(Excerpt to read)
===
Where the Taliban and I start to come a little closer, it turns out, was highlighted in the December 28th New York Times article about the popularity of dogfighting in Afghanistan.

The Taliban says dogfighting is un-Islamic. Me too! Only I also think that preventing women from becoming doctors and then telling women they can only be treated by doctors who are women is un-Islamic. So there ya go.

It turns out that quite a lot of men (and I specify men because this is overwhelmingly a male phenomenon) in Afghanistan have a strong cultural association with dogfighting. Especially in the south, where oppression is a primary thread in the fabric of the culture. This place, currently oppressed by a resurgent Taliban, lays claim to having been under the heels of a line of invaders beginning from antiquity. Everyone from Alexander the Great, to Genghis Khan, to Richard the Lionheart, to Leonid Brezhnev has wiped their feet on the Afghan people. In between invasions, they’ve been oppressed by a seemingly infinite list of brutal tribal leaders.

You’d have to go back at least 700 years to find an oppressor as controlling as the Taliban though. I mean, heck, I doubt that even Genghis Khan had a problem with sewing catalogues. That’s what makes it puzzling that the banned activity of dogfighting should persist in their shadow. Now, I don’t know what appendage they cut off if they catch you attending a dogfight, but I can’t think of any hobby I wouldn’t give up if I thought I might get even a tiny part of me cut off for pursuing it. Even the threat of a really bad haircut might dissuade me from some leisure activity or another. Not those Afghan guys though. Even though the Taliban doesn’t like it one bit, dogfighting remains popular. I think we have to assume that there’s a particular cultural salience to the activity.

Last February, a suicide bomber killed about eighty spectators at a dogfight. Now my first thought is: Well good. Eighty fewer walking vessels of stench on the planet. More oxygen for the rest of us. But the fans are hardly deterred since then; they keep coming out. To watch. To bet. To identify themselves with this stultifying occupation of feeling one has won something.

That NYT article quoted one of the spectators: “It’s not about money. If my dog beats another dog, it makes me feel like I’ve won $100,000. I can survive just from the happiness.”

It’s vicarious access to empowerment. Owning a dog who beats another dog is happiness. Afghanistan, that place more plundered than any other in human history, has cultivated this peculiar cultural value. It would seem that the culture of winning appears to thrive most perniciously among those who never win.

But who likes dogfighting in the U.S.? In Chicago, the only dogfighting references one ever hears, associate it almost exclusively to African American street gangs. But the subculture of dogfighting in the U.S. hardly began there. The gang-related dogfighting that we mostly hear about is a largely disorganized echo of a much older and elaborated subculture. As in Afghanistan, that culture is centered especially in the South. And from what I can see, wherever dogfighting is entrenched, it is not a single subculture that sustains it, but two distinct subcultures. One has money and power, and it dictates the terms. Around the world, the Italian Mafia and Russian Mafia control much of the organized dogfighting action. In Southern Afghanistan, it’s the Pashtun tribal leaders. In the southern U.S., it’s the monied kennel owners. The other subculture is made up of those who crave access to power enough to identify with the very persons who hold them down: The low-paid agricultural workers who gladly pay the guys who ensure their pay remains low for the chance to bet on the fights. The kids of negligible status in street gangs, buying status-identified crap that makes rich white guys richer, killing off their communities for crumbs of the profits going to the guys who are just as happy to see them dead.
===
(Task item A) In the dogfighting essay, rewrite the stretch from "Last February, a" through "has won something.", changing "spectators" to "onlookers".
(Task item B) According to the dogfighting essay, why does the writer assume the activity has a particular cultural salience in Afghanistan? Answer in one to three sentences.

(Exercise data)
===
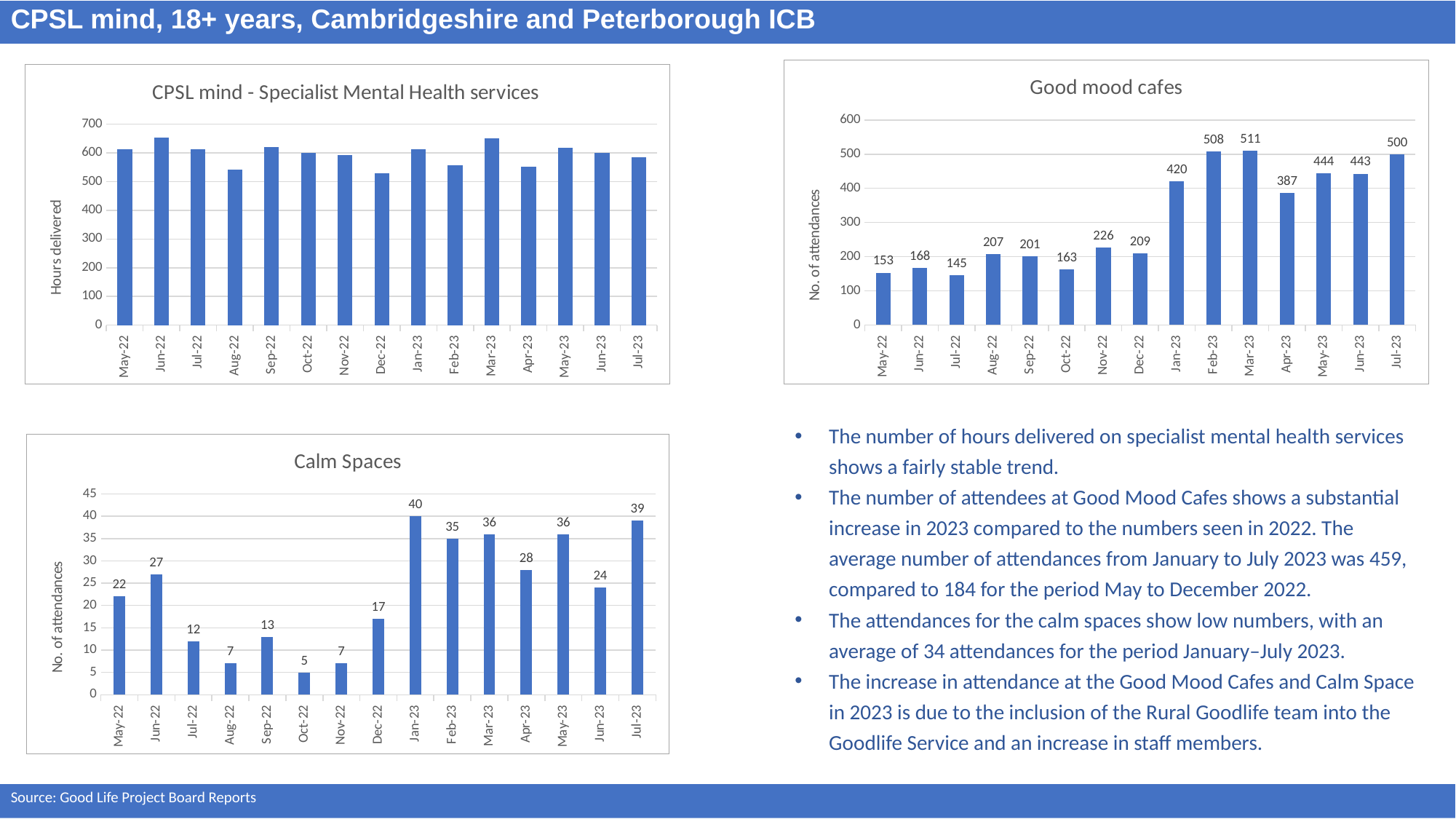
In the Calm Spaces chart, what is the difference between the Jul-23 and Jun-23 values? 15 In the CPSL mind - Specialist Mental Health services chart, is the value for Jun-22 greater or less than 600? greater In the Good mood cafes chart, which month has the lowest number of attendances? Jul-22 In the Calm Spaces chart, which is larger, the value for Jun-22 or the value for Apr-23? Apr-23 In the Good mood cafes chart, how many attendances were there in Feb-23? 508 In the CPSL mind - Specialist Mental Health services chart, is the value for Aug-22 greater or less than 600? less How many months are plotted in the Calm Spaces chart? 15 In the Good mood cafes chart, what is the difference in attendances between Jan-23 and Dec-22? 211 What type of chart is the Good mood cafes chart? Bar chart In the Good mood cafes chart, which month has the highest number of attendances? Mar-23 In the Calm Spaces chart, which month has the lowest number of attendances? Oct-22 In the Calm Spaces chart, how many attendances were there in Jan-23? 40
===
(Written response A)
Last February, a suicide bomber killed about eighty onlookers at a dogfight. Now my first thought is: Well good. Eighty fewer walking vessels of stench on the planet. More oxygen for the rest of us. But the fans are hardly deterred since then; they keep coming out. To watch. To bet. To identify themselves with this stultifying occupation of feeling one has won something.

(Written response B) Dogfighting remains popular there even though the Taliban bans it and strongly dislikes it. The writer finds this persistence under such a controlling regime puzzling, which leads to the assumption that the activity holds particular cultural importance.